Une entité satellite déjà prévue depuis longtemps
Mais l’apport de Tencent ne surprend nullement en interne. Beaucoup y voient un moyen de laisser le géant asiatique s’implanter un peu plus dans la maison sans avoir à se soumettre au droit de vote des actionnaires ou bien en réalisant une OPA. Rien d’agressif en somme et de l’argent supplémentaire injecté pour soulager la maison bientôt quadragénaire.

Enregistrée août 2024, une entité SAS Ubisoft Nova, domiciliée au siège du groupe à Saint-Mandé, et servant à "l’édition de jeux électroniques" avait été repérée par Tech&Co il y a quelques semaines. Mais sans aucun salarié et pour seul dirigeant Yves Guillemot. La préparation sans doute pour cette arrivée du satellite Ubisoft qui n’a pas encore de nom et qui sera effective "d’ici la fin de l’année", a indiqué l'entreprise, ajoutant que le siège de la filiale sera bien en France et "100% détenue par Ubisoft".
Cette filiale va ainsi récupérer le développement l’édition, le marketing et la distribution des trois grosses licences maison. Cependant, la propriété intellectuelle reste au sein d’Ubisoft qui octroie "une licence mondiale, exclusive, irrévocable et perpétuelle". Tencent pourra donc avoir un droit de regard sur les jeux, avec de nombreuses clauses dans le partenariat qui lui octroient quelques interventions. Une façon de prendre un peu plus de poids alors que Tencent détient 9,99% des actions Ubisoft et 49,9% de Guillemot Brothers, la holding familiale.
Des salariés écartés et inquiets
Mais de nombreuses questions demeurent sur le sujet. La filiale va regrouper des milliers de salariés travaillant sur les licences dans les studios Ubisoft Montréal, Québec, Sherbrooke, Saguenay, Barcelone et Sofia. En revanche, si une cinquantaine du siège de Saint-Mandé (administratif, marketing, communication...) y prendront part, les équipes d'Ubisoft Bordeaux, qui ont donné vie à Assassin's Creed Mirage et travaillent actuellement sur des extensions pour cet épisode et son successeur, ne font pas partie du paquetage.

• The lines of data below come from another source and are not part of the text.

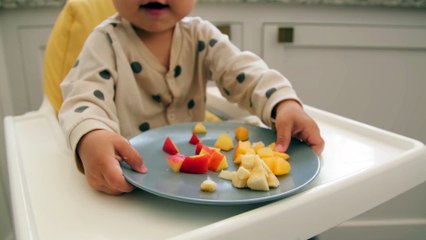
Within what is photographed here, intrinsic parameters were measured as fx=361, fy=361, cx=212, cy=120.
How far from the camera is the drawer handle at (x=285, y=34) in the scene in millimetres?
1020

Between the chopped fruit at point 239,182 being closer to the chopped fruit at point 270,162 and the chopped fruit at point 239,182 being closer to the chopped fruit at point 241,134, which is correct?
the chopped fruit at point 270,162

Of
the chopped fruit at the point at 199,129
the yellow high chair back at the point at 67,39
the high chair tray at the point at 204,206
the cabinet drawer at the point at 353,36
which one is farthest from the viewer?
the cabinet drawer at the point at 353,36

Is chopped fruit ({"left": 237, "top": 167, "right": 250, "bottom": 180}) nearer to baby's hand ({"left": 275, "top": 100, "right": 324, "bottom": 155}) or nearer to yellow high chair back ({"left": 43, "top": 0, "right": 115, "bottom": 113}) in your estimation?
baby's hand ({"left": 275, "top": 100, "right": 324, "bottom": 155})

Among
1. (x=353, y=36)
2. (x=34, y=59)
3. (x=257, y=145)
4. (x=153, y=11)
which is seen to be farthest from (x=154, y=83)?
(x=353, y=36)

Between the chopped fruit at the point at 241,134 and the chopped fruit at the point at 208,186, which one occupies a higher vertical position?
the chopped fruit at the point at 208,186

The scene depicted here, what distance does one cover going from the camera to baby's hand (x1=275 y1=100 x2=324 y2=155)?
46 centimetres

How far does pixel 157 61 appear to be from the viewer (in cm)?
60

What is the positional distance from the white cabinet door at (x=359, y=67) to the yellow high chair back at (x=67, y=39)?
50 cm

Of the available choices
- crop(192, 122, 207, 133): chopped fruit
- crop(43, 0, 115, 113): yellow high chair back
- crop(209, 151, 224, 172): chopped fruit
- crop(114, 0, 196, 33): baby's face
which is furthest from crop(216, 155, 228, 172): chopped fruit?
crop(43, 0, 115, 113): yellow high chair back

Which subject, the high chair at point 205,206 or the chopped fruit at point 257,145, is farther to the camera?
the chopped fruit at point 257,145

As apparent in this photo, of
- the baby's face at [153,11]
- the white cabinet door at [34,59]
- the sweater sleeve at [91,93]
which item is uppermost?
the baby's face at [153,11]

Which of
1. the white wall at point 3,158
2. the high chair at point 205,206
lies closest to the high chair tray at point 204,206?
the high chair at point 205,206

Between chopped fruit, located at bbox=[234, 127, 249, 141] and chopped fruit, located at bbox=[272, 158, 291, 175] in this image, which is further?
chopped fruit, located at bbox=[234, 127, 249, 141]

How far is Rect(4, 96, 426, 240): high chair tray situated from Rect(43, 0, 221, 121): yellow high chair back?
27 centimetres
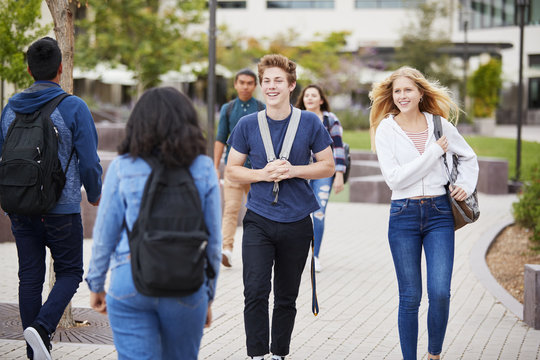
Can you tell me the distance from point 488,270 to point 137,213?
21.8 ft

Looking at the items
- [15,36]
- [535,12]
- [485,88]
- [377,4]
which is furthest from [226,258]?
[377,4]

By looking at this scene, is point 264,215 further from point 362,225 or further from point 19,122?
point 362,225

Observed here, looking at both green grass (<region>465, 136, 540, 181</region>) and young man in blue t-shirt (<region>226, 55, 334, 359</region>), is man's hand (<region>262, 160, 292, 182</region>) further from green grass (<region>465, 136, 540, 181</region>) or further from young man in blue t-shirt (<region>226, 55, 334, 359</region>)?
green grass (<region>465, 136, 540, 181</region>)

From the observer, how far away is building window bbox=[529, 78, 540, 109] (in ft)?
189

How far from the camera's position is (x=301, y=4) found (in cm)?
6253

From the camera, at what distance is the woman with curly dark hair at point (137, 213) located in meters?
3.22

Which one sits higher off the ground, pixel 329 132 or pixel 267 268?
pixel 329 132

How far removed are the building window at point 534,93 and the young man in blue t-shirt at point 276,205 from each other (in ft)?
183

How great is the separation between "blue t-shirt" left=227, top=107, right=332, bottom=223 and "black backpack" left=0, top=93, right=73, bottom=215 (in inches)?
43.9

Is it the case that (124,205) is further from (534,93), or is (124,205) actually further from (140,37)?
(534,93)

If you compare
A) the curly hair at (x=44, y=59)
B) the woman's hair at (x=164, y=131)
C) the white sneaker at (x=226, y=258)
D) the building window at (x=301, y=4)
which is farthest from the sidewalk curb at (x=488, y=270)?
the building window at (x=301, y=4)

"On a un sentiment de déclassement", s'inquiète un salarié d'Ubisoft auprès de Tech&Co, ajoutant que ceux qui ne sont concernés ont l'impression d'être laissés pour compte. "On a l'impression qu'on a mis les joyaux de la couronne à part", déplore un élu qui craint qu'avec sa prise de participation dans l'entité, Tencent se montre "beaucoup plus interventionniste", notamment sur les prochains jeux. "Ils voudront sans doute un retour sur investissement et vont intervenir bien plus sur la production", note-t-il.

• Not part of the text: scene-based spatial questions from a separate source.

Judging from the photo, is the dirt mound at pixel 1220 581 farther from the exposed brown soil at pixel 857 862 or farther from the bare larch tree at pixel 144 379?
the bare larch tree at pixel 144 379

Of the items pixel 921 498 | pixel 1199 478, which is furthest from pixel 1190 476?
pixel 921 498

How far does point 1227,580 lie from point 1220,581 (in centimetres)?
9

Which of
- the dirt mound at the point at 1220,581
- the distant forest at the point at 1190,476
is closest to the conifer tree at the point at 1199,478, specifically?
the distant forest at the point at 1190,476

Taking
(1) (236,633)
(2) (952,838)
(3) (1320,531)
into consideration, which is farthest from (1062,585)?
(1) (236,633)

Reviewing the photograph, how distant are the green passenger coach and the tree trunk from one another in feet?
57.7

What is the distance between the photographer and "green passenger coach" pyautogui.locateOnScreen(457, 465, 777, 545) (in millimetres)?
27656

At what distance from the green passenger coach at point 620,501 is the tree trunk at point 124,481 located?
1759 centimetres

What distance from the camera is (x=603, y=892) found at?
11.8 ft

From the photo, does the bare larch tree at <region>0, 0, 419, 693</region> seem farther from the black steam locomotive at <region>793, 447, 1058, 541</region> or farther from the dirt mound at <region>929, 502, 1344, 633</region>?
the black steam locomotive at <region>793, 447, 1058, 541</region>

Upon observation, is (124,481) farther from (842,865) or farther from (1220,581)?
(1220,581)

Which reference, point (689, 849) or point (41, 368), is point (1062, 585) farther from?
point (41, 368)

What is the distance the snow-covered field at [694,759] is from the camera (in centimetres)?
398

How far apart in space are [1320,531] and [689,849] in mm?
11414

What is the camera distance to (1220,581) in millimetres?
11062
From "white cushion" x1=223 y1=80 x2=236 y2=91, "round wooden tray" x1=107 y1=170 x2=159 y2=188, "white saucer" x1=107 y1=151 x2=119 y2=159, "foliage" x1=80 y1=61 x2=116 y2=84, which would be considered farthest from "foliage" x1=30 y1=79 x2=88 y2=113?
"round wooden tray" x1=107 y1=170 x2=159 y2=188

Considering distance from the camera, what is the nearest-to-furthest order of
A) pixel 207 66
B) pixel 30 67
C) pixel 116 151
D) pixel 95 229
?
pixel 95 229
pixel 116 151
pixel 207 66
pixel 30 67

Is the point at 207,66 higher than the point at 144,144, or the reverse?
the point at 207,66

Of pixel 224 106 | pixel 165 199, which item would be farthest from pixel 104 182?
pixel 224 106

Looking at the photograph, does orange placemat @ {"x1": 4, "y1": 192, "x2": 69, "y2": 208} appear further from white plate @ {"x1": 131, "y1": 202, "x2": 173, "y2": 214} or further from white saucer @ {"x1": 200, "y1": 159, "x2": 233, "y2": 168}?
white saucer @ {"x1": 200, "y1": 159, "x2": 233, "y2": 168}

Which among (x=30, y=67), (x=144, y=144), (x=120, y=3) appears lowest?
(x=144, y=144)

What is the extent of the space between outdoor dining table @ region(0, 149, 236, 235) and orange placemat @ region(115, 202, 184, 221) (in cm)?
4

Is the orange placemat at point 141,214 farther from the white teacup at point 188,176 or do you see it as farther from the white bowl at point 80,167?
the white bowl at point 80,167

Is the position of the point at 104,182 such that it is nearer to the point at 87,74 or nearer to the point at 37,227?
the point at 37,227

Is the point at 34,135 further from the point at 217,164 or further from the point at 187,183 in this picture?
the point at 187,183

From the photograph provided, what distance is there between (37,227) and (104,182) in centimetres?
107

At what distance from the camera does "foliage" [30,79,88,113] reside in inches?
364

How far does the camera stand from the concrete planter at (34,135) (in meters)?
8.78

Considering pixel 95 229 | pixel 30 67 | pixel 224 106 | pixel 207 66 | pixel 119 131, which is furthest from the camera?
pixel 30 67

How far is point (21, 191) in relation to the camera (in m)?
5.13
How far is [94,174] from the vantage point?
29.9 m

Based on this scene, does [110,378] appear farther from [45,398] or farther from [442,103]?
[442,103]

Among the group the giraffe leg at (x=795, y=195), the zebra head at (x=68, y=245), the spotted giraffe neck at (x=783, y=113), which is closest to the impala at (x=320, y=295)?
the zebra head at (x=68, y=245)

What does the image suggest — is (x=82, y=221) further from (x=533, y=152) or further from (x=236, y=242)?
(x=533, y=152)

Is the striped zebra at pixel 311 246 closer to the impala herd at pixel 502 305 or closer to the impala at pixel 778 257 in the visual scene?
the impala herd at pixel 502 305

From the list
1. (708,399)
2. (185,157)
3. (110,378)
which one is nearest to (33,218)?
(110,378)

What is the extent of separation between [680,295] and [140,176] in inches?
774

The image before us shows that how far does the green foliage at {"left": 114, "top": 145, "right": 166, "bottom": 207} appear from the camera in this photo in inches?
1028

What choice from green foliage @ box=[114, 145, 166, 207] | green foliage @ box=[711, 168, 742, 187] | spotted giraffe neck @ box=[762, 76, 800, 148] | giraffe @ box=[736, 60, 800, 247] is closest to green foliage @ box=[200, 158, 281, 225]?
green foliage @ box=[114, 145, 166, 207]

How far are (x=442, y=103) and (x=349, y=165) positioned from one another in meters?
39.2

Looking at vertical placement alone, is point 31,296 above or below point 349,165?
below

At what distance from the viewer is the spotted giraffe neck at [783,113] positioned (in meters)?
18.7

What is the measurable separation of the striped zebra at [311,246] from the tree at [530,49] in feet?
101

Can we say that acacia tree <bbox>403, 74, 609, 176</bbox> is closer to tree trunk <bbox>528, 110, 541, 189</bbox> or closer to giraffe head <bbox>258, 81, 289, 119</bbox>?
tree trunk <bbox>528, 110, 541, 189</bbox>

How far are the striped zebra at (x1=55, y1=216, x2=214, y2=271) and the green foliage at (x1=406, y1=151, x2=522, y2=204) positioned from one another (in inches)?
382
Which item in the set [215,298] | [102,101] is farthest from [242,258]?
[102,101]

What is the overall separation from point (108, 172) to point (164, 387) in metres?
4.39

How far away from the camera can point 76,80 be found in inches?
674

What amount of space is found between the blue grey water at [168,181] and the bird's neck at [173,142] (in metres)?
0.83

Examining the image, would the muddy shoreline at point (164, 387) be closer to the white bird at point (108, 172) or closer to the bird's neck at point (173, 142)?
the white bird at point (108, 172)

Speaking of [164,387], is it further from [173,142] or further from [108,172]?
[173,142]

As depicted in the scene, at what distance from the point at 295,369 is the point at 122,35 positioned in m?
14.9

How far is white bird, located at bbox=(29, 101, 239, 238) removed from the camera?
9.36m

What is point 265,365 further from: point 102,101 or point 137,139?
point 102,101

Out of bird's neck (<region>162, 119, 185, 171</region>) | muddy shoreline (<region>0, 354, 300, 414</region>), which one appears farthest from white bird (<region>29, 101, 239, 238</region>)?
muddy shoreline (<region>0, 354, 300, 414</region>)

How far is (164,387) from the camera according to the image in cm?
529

L'autre interrogation des syndicats concerne la fameuse "direction propre" promise. Pour le moment, aucun nom n'a été avancé. "Ce sera un signe fort de l'orientation donnée. Mais à l'heure actuelle, il y a beaucoup de monde qui pourrait faire l'affaire en interne, mais aucun nom. Ca pourrait venir de l'intérieur", s'inquiète le délégué syndical.
Tout cela ne rassure donc pas totalement les non-concernés sur le devenir de l’entreprise, dont l’exercice fiscal se termine au 31 mars avec cette annonce en fanfare. Un rachat par Tencent semble totalement écarté, au moins jusqu'en 2030. Une date qui coïncide avec les 70 ans d'Yves Guillemot, âge auquel il avait par le passé murmuré un départ. En tout cas, l'idée d'une vente à la découpe - écarté pourtant par le patron - ne disparaît pas des esprits. Les salariés s'attendent à une réorganisation avec le départ des équipes concernées. Des inquiétudes qui concernent notamment Ubisoft Toronto, le seul studio canadien non impliqué dans le mouvement faute de jeux concernés et qui a perdu plusieurs de ses titres récemment, rapatriés à Ubisoft Québéc.
"On a une forme de plan économique en cours. On nous change certains outils pour faire des économies et ça entraîne des conditions de travail dégradées", déplore-t-on en interne. "Il y a une inquiétude générale que ça n'a pas atténué. Et puis, ça renforce déjà le sentiment de différence de traitement entre les Québécois et les Français."
"Un tournant pour Ubisoft"
Interrogé par Les Echos, Yves Guillemot s'est félicité de cette opération qui ramène les finances de l'entreprise dans le vert et va surtout permettre "de maintenir le groupe structuré (sans que) l'on ne se sépare d'aucune marque". Mais surtout, Ubisoft compte énormément sur Tencent pour l'aider à capitaliser sur ces trois marques afin de "générer un milliard d'euros de revenus annuels ou plus". Une pérennité des licences phares pour assurer les destinées de l'editeur qui annonce aussi un changement de son modèle opérationnel. "Nous développons et faisons grandir la société avec désormais une visibilité à moyen terme, ce qui concerne aussi ma propre situation", ne cache-t-il pas.
"Ces marques doivent devenir plus grosses. Cette opération est un tournant pour Ubisoft et dans notre façon de gérer l'entreprise", explique le patron d'Ubisoft.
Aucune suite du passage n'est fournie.